In her youth she often appeared with her sister Valli Valli in concerts, the two being in great demand at private parties, travelling nearly all over the country to appear together in "at homes". The sisters toured in Morocco Bound (1893). Lulu Valli acted as the good fairy Truth in the children's pantomime The House that Jack Built at the Opera Comique in 1894, while in 1897 she appeared at the Strand Theatre in The Prodigal Daughter. In 1903 she created the role of Miss Yost (the Typewriter) in the Edwardian musical comedy The School Girl at the Prince of Wales Theatre in London before playing Mamie Reckfeller in the Broadway production in 1904. Over the Christmas season of 1909 to 1910 she appeared as the Principal Boy in the pantomime Mother Hubbard at the Prince's Theatre, Bristol. During 1910 and 1911 she was in the play In Old Kentucky, again at the Prince's Theatre in Bristol. In 1914 she played in the revue Keep Smiling at The Empire Palace in London, in which "The main business of the revue is done by Lulu Valli, who is dainty and clever in a dozen ways..."

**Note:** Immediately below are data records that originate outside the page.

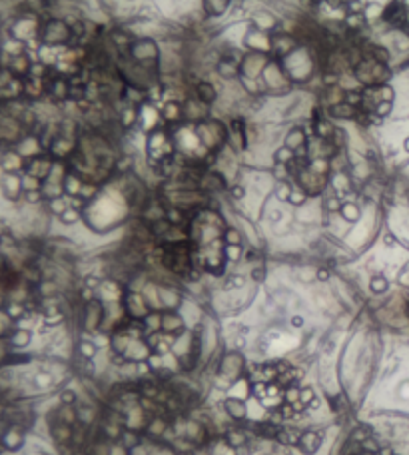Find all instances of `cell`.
<instances>
[{
  "instance_id": "7a4b0ae2",
  "label": "cell",
  "mask_w": 409,
  "mask_h": 455,
  "mask_svg": "<svg viewBox=\"0 0 409 455\" xmlns=\"http://www.w3.org/2000/svg\"><path fill=\"white\" fill-rule=\"evenodd\" d=\"M72 36V28L62 20H50L42 28V40L46 44H64Z\"/></svg>"
},
{
  "instance_id": "52a82bcc",
  "label": "cell",
  "mask_w": 409,
  "mask_h": 455,
  "mask_svg": "<svg viewBox=\"0 0 409 455\" xmlns=\"http://www.w3.org/2000/svg\"><path fill=\"white\" fill-rule=\"evenodd\" d=\"M385 286H387V284H385V280H381V278H377V280L373 282V290H375V291L385 290Z\"/></svg>"
},
{
  "instance_id": "8992f818",
  "label": "cell",
  "mask_w": 409,
  "mask_h": 455,
  "mask_svg": "<svg viewBox=\"0 0 409 455\" xmlns=\"http://www.w3.org/2000/svg\"><path fill=\"white\" fill-rule=\"evenodd\" d=\"M331 116L335 118H353L355 116V106L347 104V102H341V104H335L331 108Z\"/></svg>"
},
{
  "instance_id": "ba28073f",
  "label": "cell",
  "mask_w": 409,
  "mask_h": 455,
  "mask_svg": "<svg viewBox=\"0 0 409 455\" xmlns=\"http://www.w3.org/2000/svg\"><path fill=\"white\" fill-rule=\"evenodd\" d=\"M329 4L331 6H341V4H345V0H329Z\"/></svg>"
},
{
  "instance_id": "9c48e42d",
  "label": "cell",
  "mask_w": 409,
  "mask_h": 455,
  "mask_svg": "<svg viewBox=\"0 0 409 455\" xmlns=\"http://www.w3.org/2000/svg\"><path fill=\"white\" fill-rule=\"evenodd\" d=\"M407 142H409V140H407ZM405 148H407V150H409V144H405Z\"/></svg>"
},
{
  "instance_id": "5b68a950",
  "label": "cell",
  "mask_w": 409,
  "mask_h": 455,
  "mask_svg": "<svg viewBox=\"0 0 409 455\" xmlns=\"http://www.w3.org/2000/svg\"><path fill=\"white\" fill-rule=\"evenodd\" d=\"M230 4V0H204V8H206L208 14L212 16H218L222 14Z\"/></svg>"
},
{
  "instance_id": "277c9868",
  "label": "cell",
  "mask_w": 409,
  "mask_h": 455,
  "mask_svg": "<svg viewBox=\"0 0 409 455\" xmlns=\"http://www.w3.org/2000/svg\"><path fill=\"white\" fill-rule=\"evenodd\" d=\"M383 18L389 20V22H393V24H401V22L405 20V8L401 6V2H397V0H395V2H391V4L387 6Z\"/></svg>"
},
{
  "instance_id": "6da1fadb",
  "label": "cell",
  "mask_w": 409,
  "mask_h": 455,
  "mask_svg": "<svg viewBox=\"0 0 409 455\" xmlns=\"http://www.w3.org/2000/svg\"><path fill=\"white\" fill-rule=\"evenodd\" d=\"M353 72L357 80L368 86H383V82L389 78L385 62H379L375 58H362L353 66Z\"/></svg>"
},
{
  "instance_id": "3957f363",
  "label": "cell",
  "mask_w": 409,
  "mask_h": 455,
  "mask_svg": "<svg viewBox=\"0 0 409 455\" xmlns=\"http://www.w3.org/2000/svg\"><path fill=\"white\" fill-rule=\"evenodd\" d=\"M196 94H198V100L202 104H212L216 100V88L210 82H200L196 88Z\"/></svg>"
}]
</instances>
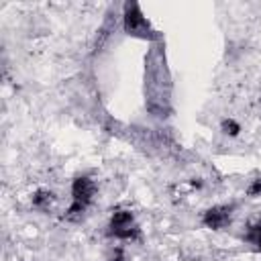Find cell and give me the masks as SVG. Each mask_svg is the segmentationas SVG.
I'll use <instances>...</instances> for the list:
<instances>
[{"label":"cell","mask_w":261,"mask_h":261,"mask_svg":"<svg viewBox=\"0 0 261 261\" xmlns=\"http://www.w3.org/2000/svg\"><path fill=\"white\" fill-rule=\"evenodd\" d=\"M96 198V184L94 179H90L88 175H77L71 181V204L65 210L63 218L67 222H77L86 216V212L90 210V206L94 204Z\"/></svg>","instance_id":"6da1fadb"},{"label":"cell","mask_w":261,"mask_h":261,"mask_svg":"<svg viewBox=\"0 0 261 261\" xmlns=\"http://www.w3.org/2000/svg\"><path fill=\"white\" fill-rule=\"evenodd\" d=\"M122 31L128 37L143 39V41H159L161 39V35L153 29V24L143 14V10L137 2H124L122 4Z\"/></svg>","instance_id":"7a4b0ae2"},{"label":"cell","mask_w":261,"mask_h":261,"mask_svg":"<svg viewBox=\"0 0 261 261\" xmlns=\"http://www.w3.org/2000/svg\"><path fill=\"white\" fill-rule=\"evenodd\" d=\"M106 232H108V237H112L116 241H126V243H137L143 239L141 226L128 208H114L110 212Z\"/></svg>","instance_id":"3957f363"},{"label":"cell","mask_w":261,"mask_h":261,"mask_svg":"<svg viewBox=\"0 0 261 261\" xmlns=\"http://www.w3.org/2000/svg\"><path fill=\"white\" fill-rule=\"evenodd\" d=\"M234 216V204H216L202 214V224L210 230H222L232 222Z\"/></svg>","instance_id":"277c9868"},{"label":"cell","mask_w":261,"mask_h":261,"mask_svg":"<svg viewBox=\"0 0 261 261\" xmlns=\"http://www.w3.org/2000/svg\"><path fill=\"white\" fill-rule=\"evenodd\" d=\"M31 204L39 212H51L55 208V204H57V196L51 190H37L33 194V198H31Z\"/></svg>","instance_id":"5b68a950"},{"label":"cell","mask_w":261,"mask_h":261,"mask_svg":"<svg viewBox=\"0 0 261 261\" xmlns=\"http://www.w3.org/2000/svg\"><path fill=\"white\" fill-rule=\"evenodd\" d=\"M245 241L251 243L257 251H261V220H255L245 230Z\"/></svg>","instance_id":"8992f818"},{"label":"cell","mask_w":261,"mask_h":261,"mask_svg":"<svg viewBox=\"0 0 261 261\" xmlns=\"http://www.w3.org/2000/svg\"><path fill=\"white\" fill-rule=\"evenodd\" d=\"M220 130H222V135H226V137H237V135L241 133V124H239L234 118H222Z\"/></svg>","instance_id":"52a82bcc"},{"label":"cell","mask_w":261,"mask_h":261,"mask_svg":"<svg viewBox=\"0 0 261 261\" xmlns=\"http://www.w3.org/2000/svg\"><path fill=\"white\" fill-rule=\"evenodd\" d=\"M247 194H249L251 198H255V196H261V175H259V177H255V179L249 184V188H247Z\"/></svg>","instance_id":"ba28073f"}]
</instances>
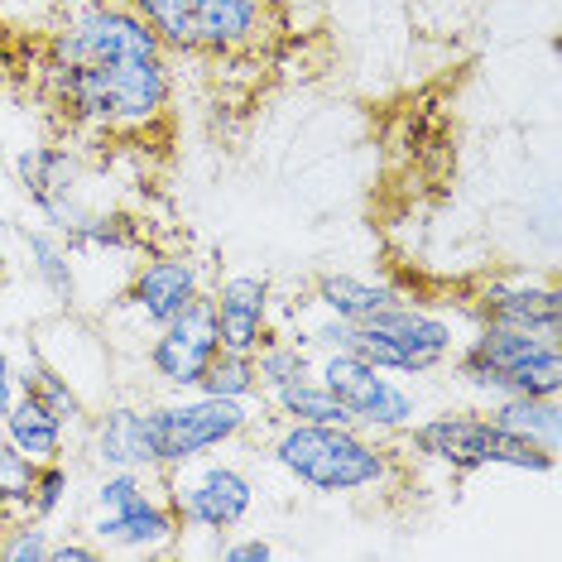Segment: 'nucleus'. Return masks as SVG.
<instances>
[{"label":"nucleus","instance_id":"31","mask_svg":"<svg viewBox=\"0 0 562 562\" xmlns=\"http://www.w3.org/2000/svg\"><path fill=\"white\" fill-rule=\"evenodd\" d=\"M92 558H101L92 539H54V548H48V562H92Z\"/></svg>","mask_w":562,"mask_h":562},{"label":"nucleus","instance_id":"35","mask_svg":"<svg viewBox=\"0 0 562 562\" xmlns=\"http://www.w3.org/2000/svg\"><path fill=\"white\" fill-rule=\"evenodd\" d=\"M0 5H5V0H0Z\"/></svg>","mask_w":562,"mask_h":562},{"label":"nucleus","instance_id":"16","mask_svg":"<svg viewBox=\"0 0 562 562\" xmlns=\"http://www.w3.org/2000/svg\"><path fill=\"white\" fill-rule=\"evenodd\" d=\"M87 447H92V462L101 471H155L159 476L145 404L121 400V404L97 408V414L87 418Z\"/></svg>","mask_w":562,"mask_h":562},{"label":"nucleus","instance_id":"2","mask_svg":"<svg viewBox=\"0 0 562 562\" xmlns=\"http://www.w3.org/2000/svg\"><path fill=\"white\" fill-rule=\"evenodd\" d=\"M270 462L313 495H366L394 481V452L356 424H284L270 442Z\"/></svg>","mask_w":562,"mask_h":562},{"label":"nucleus","instance_id":"26","mask_svg":"<svg viewBox=\"0 0 562 562\" xmlns=\"http://www.w3.org/2000/svg\"><path fill=\"white\" fill-rule=\"evenodd\" d=\"M202 394L216 400H260V380H255V356L240 351H216L212 366L202 370Z\"/></svg>","mask_w":562,"mask_h":562},{"label":"nucleus","instance_id":"17","mask_svg":"<svg viewBox=\"0 0 562 562\" xmlns=\"http://www.w3.org/2000/svg\"><path fill=\"white\" fill-rule=\"evenodd\" d=\"M270 30V0H193L198 58L250 54Z\"/></svg>","mask_w":562,"mask_h":562},{"label":"nucleus","instance_id":"19","mask_svg":"<svg viewBox=\"0 0 562 562\" xmlns=\"http://www.w3.org/2000/svg\"><path fill=\"white\" fill-rule=\"evenodd\" d=\"M0 432H5V438L15 442V452H24L34 467L68 457V424H63L58 414H48V408L34 400V394H24V390L15 394V404L5 408Z\"/></svg>","mask_w":562,"mask_h":562},{"label":"nucleus","instance_id":"25","mask_svg":"<svg viewBox=\"0 0 562 562\" xmlns=\"http://www.w3.org/2000/svg\"><path fill=\"white\" fill-rule=\"evenodd\" d=\"M313 366V356L299 347V341L289 337V331H270V337L255 347V380H260V394L279 390L284 380L303 375V370Z\"/></svg>","mask_w":562,"mask_h":562},{"label":"nucleus","instance_id":"21","mask_svg":"<svg viewBox=\"0 0 562 562\" xmlns=\"http://www.w3.org/2000/svg\"><path fill=\"white\" fill-rule=\"evenodd\" d=\"M404 293L385 284V279H366V274H317L313 284V308L327 313V317H341V323H366V317H375L380 308H390V303H400Z\"/></svg>","mask_w":562,"mask_h":562},{"label":"nucleus","instance_id":"28","mask_svg":"<svg viewBox=\"0 0 562 562\" xmlns=\"http://www.w3.org/2000/svg\"><path fill=\"white\" fill-rule=\"evenodd\" d=\"M48 548H54V529L34 515H20L0 533V562H48Z\"/></svg>","mask_w":562,"mask_h":562},{"label":"nucleus","instance_id":"15","mask_svg":"<svg viewBox=\"0 0 562 562\" xmlns=\"http://www.w3.org/2000/svg\"><path fill=\"white\" fill-rule=\"evenodd\" d=\"M207 293H212L222 351L255 356V347L274 331V284L265 274H226Z\"/></svg>","mask_w":562,"mask_h":562},{"label":"nucleus","instance_id":"27","mask_svg":"<svg viewBox=\"0 0 562 562\" xmlns=\"http://www.w3.org/2000/svg\"><path fill=\"white\" fill-rule=\"evenodd\" d=\"M72 501V467L68 457H58V462H44L34 467V485H30V505H24V515L34 519H58L63 509H68Z\"/></svg>","mask_w":562,"mask_h":562},{"label":"nucleus","instance_id":"6","mask_svg":"<svg viewBox=\"0 0 562 562\" xmlns=\"http://www.w3.org/2000/svg\"><path fill=\"white\" fill-rule=\"evenodd\" d=\"M457 347H462V331H457L452 317L432 313L414 299L390 303V308H380L375 317L351 327V351L404 380L438 375L457 356Z\"/></svg>","mask_w":562,"mask_h":562},{"label":"nucleus","instance_id":"29","mask_svg":"<svg viewBox=\"0 0 562 562\" xmlns=\"http://www.w3.org/2000/svg\"><path fill=\"white\" fill-rule=\"evenodd\" d=\"M30 485H34V462L24 452H15V442L0 432V495L24 515L30 505Z\"/></svg>","mask_w":562,"mask_h":562},{"label":"nucleus","instance_id":"34","mask_svg":"<svg viewBox=\"0 0 562 562\" xmlns=\"http://www.w3.org/2000/svg\"><path fill=\"white\" fill-rule=\"evenodd\" d=\"M10 274V246H5V232H0V279Z\"/></svg>","mask_w":562,"mask_h":562},{"label":"nucleus","instance_id":"32","mask_svg":"<svg viewBox=\"0 0 562 562\" xmlns=\"http://www.w3.org/2000/svg\"><path fill=\"white\" fill-rule=\"evenodd\" d=\"M20 394V375H15V356H10V347L0 341V418H5V408L15 404Z\"/></svg>","mask_w":562,"mask_h":562},{"label":"nucleus","instance_id":"23","mask_svg":"<svg viewBox=\"0 0 562 562\" xmlns=\"http://www.w3.org/2000/svg\"><path fill=\"white\" fill-rule=\"evenodd\" d=\"M15 375H20V390L34 394V400H40L48 414H58L68 428H82L87 418H92V414H87V394L72 385L63 370L48 366L40 351H30L24 361H15Z\"/></svg>","mask_w":562,"mask_h":562},{"label":"nucleus","instance_id":"9","mask_svg":"<svg viewBox=\"0 0 562 562\" xmlns=\"http://www.w3.org/2000/svg\"><path fill=\"white\" fill-rule=\"evenodd\" d=\"M313 370L323 375V385L337 394V404L351 414V424L361 432H375V438H400V432L424 414L418 404V390L408 385L404 375H390V370L370 366L366 356L356 351H327L313 356Z\"/></svg>","mask_w":562,"mask_h":562},{"label":"nucleus","instance_id":"12","mask_svg":"<svg viewBox=\"0 0 562 562\" xmlns=\"http://www.w3.org/2000/svg\"><path fill=\"white\" fill-rule=\"evenodd\" d=\"M15 183L24 188L30 207L40 212L44 226L68 236L72 226L92 212L87 202V164L68 145H30L15 155Z\"/></svg>","mask_w":562,"mask_h":562},{"label":"nucleus","instance_id":"10","mask_svg":"<svg viewBox=\"0 0 562 562\" xmlns=\"http://www.w3.org/2000/svg\"><path fill=\"white\" fill-rule=\"evenodd\" d=\"M159 481L178 524L198 533H232L255 509V481L236 462H216V452L159 471Z\"/></svg>","mask_w":562,"mask_h":562},{"label":"nucleus","instance_id":"20","mask_svg":"<svg viewBox=\"0 0 562 562\" xmlns=\"http://www.w3.org/2000/svg\"><path fill=\"white\" fill-rule=\"evenodd\" d=\"M481 414L505 432H515L524 442H539L543 452H562V404L558 394H505V400L481 404Z\"/></svg>","mask_w":562,"mask_h":562},{"label":"nucleus","instance_id":"33","mask_svg":"<svg viewBox=\"0 0 562 562\" xmlns=\"http://www.w3.org/2000/svg\"><path fill=\"white\" fill-rule=\"evenodd\" d=\"M15 519H20V509L10 505L5 495H0V533H5V529H10V524H15Z\"/></svg>","mask_w":562,"mask_h":562},{"label":"nucleus","instance_id":"5","mask_svg":"<svg viewBox=\"0 0 562 562\" xmlns=\"http://www.w3.org/2000/svg\"><path fill=\"white\" fill-rule=\"evenodd\" d=\"M87 539L101 553H169L183 539L173 505L164 501V485L155 471H101L92 485V515H87Z\"/></svg>","mask_w":562,"mask_h":562},{"label":"nucleus","instance_id":"3","mask_svg":"<svg viewBox=\"0 0 562 562\" xmlns=\"http://www.w3.org/2000/svg\"><path fill=\"white\" fill-rule=\"evenodd\" d=\"M404 452L414 462H428V467H442V471H491V467H505V471H553L558 457L543 452L539 442H524L515 432H505L501 424L481 414V408H438V414H418L404 432Z\"/></svg>","mask_w":562,"mask_h":562},{"label":"nucleus","instance_id":"1","mask_svg":"<svg viewBox=\"0 0 562 562\" xmlns=\"http://www.w3.org/2000/svg\"><path fill=\"white\" fill-rule=\"evenodd\" d=\"M44 92L68 125L92 135H149L169 116V54L116 63H44Z\"/></svg>","mask_w":562,"mask_h":562},{"label":"nucleus","instance_id":"18","mask_svg":"<svg viewBox=\"0 0 562 562\" xmlns=\"http://www.w3.org/2000/svg\"><path fill=\"white\" fill-rule=\"evenodd\" d=\"M20 246H24V265L40 279V289L58 308H72L82 299V279H78V255H72L68 236L54 226H20Z\"/></svg>","mask_w":562,"mask_h":562},{"label":"nucleus","instance_id":"7","mask_svg":"<svg viewBox=\"0 0 562 562\" xmlns=\"http://www.w3.org/2000/svg\"><path fill=\"white\" fill-rule=\"evenodd\" d=\"M145 418H149V438H155L159 471H169L246 438L255 424V400H216V394L188 390V394H169L159 404H145Z\"/></svg>","mask_w":562,"mask_h":562},{"label":"nucleus","instance_id":"30","mask_svg":"<svg viewBox=\"0 0 562 562\" xmlns=\"http://www.w3.org/2000/svg\"><path fill=\"white\" fill-rule=\"evenodd\" d=\"M216 558H222V562H265V558H274V543H270V539H236V543H216Z\"/></svg>","mask_w":562,"mask_h":562},{"label":"nucleus","instance_id":"13","mask_svg":"<svg viewBox=\"0 0 562 562\" xmlns=\"http://www.w3.org/2000/svg\"><path fill=\"white\" fill-rule=\"evenodd\" d=\"M216 351H222V337H216L212 293H198L178 317H169L164 327L149 331L145 366L169 394H188L202 385V370L212 366Z\"/></svg>","mask_w":562,"mask_h":562},{"label":"nucleus","instance_id":"11","mask_svg":"<svg viewBox=\"0 0 562 562\" xmlns=\"http://www.w3.org/2000/svg\"><path fill=\"white\" fill-rule=\"evenodd\" d=\"M207 289L212 284H207V274H202V265L193 260V255L155 250V255H145V260L131 265V279H125L116 313L111 317H125L135 331H155Z\"/></svg>","mask_w":562,"mask_h":562},{"label":"nucleus","instance_id":"8","mask_svg":"<svg viewBox=\"0 0 562 562\" xmlns=\"http://www.w3.org/2000/svg\"><path fill=\"white\" fill-rule=\"evenodd\" d=\"M164 54L159 34L135 15L125 0H87L48 24L44 63H116V58H155Z\"/></svg>","mask_w":562,"mask_h":562},{"label":"nucleus","instance_id":"22","mask_svg":"<svg viewBox=\"0 0 562 562\" xmlns=\"http://www.w3.org/2000/svg\"><path fill=\"white\" fill-rule=\"evenodd\" d=\"M265 404L279 414V424H351V414L337 404V394L323 385V375L308 366L303 375L284 380L279 390L260 394Z\"/></svg>","mask_w":562,"mask_h":562},{"label":"nucleus","instance_id":"24","mask_svg":"<svg viewBox=\"0 0 562 562\" xmlns=\"http://www.w3.org/2000/svg\"><path fill=\"white\" fill-rule=\"evenodd\" d=\"M125 5L159 34L164 54H198V44H193V0H125Z\"/></svg>","mask_w":562,"mask_h":562},{"label":"nucleus","instance_id":"4","mask_svg":"<svg viewBox=\"0 0 562 562\" xmlns=\"http://www.w3.org/2000/svg\"><path fill=\"white\" fill-rule=\"evenodd\" d=\"M452 380L481 404L505 394H558L562 390V347L533 331L471 323L452 361Z\"/></svg>","mask_w":562,"mask_h":562},{"label":"nucleus","instance_id":"14","mask_svg":"<svg viewBox=\"0 0 562 562\" xmlns=\"http://www.w3.org/2000/svg\"><path fill=\"white\" fill-rule=\"evenodd\" d=\"M471 323L533 331L543 341L562 337V293L539 274H491L471 293Z\"/></svg>","mask_w":562,"mask_h":562}]
</instances>
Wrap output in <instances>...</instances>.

In 1914 she married the insurance manager Leslie Edward Parsons (1891-1970). In 1939 she was a housewife living in Amersham in Buckinghamshire with her husband and daughter Mary P. Parsons, (1919-). They also had two sons: Leslie Valli Parsons (1915-1997) and John Allen Cyril Parsons (1917-1997).

Lulu Valli died in Worthing in Sussex in 1964 and left an estate valued at £7,656.